Arnold Palmer
Arnold Daniel Palmer (September 10, 1929 – September 25, 2016) was a professional golfer in the United States who is largely considered as one of the sport's finest and richest golfers in the world. He has won a number of events on both the PGA Tour and the PGA Tour Champions circuit since 1955. Palmer, dubbed "The King," was one of golf's most popular figures and was regarded as a trailblazer, the sport's first celebrity in the television era, which began in the 1950s.

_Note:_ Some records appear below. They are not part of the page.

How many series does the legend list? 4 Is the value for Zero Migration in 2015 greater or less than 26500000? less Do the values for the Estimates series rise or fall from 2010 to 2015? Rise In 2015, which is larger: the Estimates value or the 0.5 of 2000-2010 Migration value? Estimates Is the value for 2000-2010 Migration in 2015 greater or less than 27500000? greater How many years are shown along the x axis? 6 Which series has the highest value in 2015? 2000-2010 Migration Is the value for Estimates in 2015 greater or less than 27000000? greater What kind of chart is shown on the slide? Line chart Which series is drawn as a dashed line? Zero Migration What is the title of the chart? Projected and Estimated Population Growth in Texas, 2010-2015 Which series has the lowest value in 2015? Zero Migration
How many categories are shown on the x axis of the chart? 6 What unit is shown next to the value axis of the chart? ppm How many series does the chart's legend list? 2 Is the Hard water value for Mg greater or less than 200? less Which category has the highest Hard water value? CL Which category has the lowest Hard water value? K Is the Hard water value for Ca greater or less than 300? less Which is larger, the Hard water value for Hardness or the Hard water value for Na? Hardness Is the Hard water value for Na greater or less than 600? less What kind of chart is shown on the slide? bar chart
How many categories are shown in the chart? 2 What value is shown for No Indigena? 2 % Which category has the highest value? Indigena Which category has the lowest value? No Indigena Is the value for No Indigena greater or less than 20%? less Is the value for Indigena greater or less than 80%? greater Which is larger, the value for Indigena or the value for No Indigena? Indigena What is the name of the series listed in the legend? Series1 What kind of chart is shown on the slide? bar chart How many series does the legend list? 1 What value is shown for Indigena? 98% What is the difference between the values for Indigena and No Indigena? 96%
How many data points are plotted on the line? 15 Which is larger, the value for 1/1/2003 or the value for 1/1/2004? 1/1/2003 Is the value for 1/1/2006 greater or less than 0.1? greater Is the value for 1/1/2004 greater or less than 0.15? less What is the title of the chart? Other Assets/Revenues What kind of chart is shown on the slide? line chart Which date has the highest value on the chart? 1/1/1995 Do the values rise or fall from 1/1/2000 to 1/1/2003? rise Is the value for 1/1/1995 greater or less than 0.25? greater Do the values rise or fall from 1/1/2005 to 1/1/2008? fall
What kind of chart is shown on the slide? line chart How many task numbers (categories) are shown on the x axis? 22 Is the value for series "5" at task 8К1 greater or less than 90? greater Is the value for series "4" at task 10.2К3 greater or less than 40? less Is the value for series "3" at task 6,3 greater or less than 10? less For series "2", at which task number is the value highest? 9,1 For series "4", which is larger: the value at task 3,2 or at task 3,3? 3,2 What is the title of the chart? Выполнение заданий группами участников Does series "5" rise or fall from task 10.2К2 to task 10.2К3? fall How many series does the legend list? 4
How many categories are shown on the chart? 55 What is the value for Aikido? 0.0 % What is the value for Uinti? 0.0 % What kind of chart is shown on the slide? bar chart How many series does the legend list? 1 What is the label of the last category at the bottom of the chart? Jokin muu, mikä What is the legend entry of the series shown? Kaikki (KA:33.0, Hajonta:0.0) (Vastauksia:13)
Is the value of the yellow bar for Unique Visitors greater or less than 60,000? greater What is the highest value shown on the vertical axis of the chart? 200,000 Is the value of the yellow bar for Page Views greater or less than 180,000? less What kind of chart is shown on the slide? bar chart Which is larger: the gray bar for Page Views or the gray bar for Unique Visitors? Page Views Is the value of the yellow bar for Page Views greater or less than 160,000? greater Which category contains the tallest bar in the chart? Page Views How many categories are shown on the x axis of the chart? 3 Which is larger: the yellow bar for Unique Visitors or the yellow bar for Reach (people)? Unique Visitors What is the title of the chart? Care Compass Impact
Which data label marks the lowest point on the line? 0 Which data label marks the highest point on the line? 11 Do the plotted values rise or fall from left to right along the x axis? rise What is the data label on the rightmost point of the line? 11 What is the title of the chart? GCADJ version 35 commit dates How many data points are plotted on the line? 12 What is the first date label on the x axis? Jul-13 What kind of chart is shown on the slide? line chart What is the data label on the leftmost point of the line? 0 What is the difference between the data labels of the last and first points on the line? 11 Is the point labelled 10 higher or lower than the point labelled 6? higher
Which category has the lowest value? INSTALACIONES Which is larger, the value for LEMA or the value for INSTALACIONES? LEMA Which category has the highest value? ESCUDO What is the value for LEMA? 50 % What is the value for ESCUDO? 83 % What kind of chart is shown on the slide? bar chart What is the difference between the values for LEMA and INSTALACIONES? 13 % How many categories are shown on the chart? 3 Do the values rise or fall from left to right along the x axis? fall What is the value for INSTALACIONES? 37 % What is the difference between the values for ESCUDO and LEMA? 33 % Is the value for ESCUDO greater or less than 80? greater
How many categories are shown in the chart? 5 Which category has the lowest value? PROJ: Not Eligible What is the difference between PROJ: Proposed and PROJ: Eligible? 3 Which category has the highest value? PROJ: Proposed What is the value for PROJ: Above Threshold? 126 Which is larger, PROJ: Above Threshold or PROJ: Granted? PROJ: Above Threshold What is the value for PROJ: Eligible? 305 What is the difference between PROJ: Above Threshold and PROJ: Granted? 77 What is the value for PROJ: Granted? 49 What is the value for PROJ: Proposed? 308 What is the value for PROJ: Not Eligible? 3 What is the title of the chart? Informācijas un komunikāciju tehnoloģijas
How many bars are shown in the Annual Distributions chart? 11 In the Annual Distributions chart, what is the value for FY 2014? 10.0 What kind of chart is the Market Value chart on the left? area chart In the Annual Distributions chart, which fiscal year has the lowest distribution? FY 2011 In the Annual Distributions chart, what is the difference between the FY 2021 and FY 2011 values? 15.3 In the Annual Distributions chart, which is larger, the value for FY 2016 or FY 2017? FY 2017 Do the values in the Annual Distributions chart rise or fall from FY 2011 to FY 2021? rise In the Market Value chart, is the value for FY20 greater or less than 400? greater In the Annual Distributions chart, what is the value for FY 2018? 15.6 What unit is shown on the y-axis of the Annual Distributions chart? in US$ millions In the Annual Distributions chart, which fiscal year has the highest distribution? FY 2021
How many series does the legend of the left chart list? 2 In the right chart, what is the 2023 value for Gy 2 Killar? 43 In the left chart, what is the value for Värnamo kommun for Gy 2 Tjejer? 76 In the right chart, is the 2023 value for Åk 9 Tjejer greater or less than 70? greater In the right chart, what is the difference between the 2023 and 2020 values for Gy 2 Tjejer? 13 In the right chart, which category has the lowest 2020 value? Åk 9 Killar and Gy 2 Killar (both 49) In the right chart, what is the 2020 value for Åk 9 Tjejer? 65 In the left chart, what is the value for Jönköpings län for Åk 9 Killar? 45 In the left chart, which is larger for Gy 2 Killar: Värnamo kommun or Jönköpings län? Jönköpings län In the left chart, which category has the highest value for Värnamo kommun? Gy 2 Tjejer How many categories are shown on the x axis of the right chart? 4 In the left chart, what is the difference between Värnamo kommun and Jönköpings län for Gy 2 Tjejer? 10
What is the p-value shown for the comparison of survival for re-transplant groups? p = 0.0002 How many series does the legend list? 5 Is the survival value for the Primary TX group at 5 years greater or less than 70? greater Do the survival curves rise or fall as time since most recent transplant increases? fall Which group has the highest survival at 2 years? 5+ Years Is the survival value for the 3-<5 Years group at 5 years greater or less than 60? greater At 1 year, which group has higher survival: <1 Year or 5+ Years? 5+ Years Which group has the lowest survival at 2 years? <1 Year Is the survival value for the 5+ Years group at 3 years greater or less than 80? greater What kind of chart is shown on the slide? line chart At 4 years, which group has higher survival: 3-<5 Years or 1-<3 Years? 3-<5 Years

Palmer's social impact on golf was unrivaled among his peers; his humble beginnings and plain-spoken popularity helped shift the perception of golf from an elite, upper-class sport played at private clubs to a more populist sport played on public courses and accessible to the middle and working classes. During the 1960s, Palmer, Jack Nicklaus, and Gary Player were known as "The Big Three" of golf, and they are credited with popularizing and commercializing the sport around the world.
Palmer won 62 PGA Tour championships in a career that spanned more than six decades, from 1955 to 1973. He is only behind Sam Snead, Tiger Woods, Jack Nicklaus, and Ben Hogan on the Tour's all-time victory list. From the 1958 Masters through the 1964 Masters, he won seven major titles in a six-year reign of terror. In 1998, he received the PGA Tour Lifetime Achievement Award, and in 1974, he was one of the World Golf Hall of Fame's 13 initial inductees.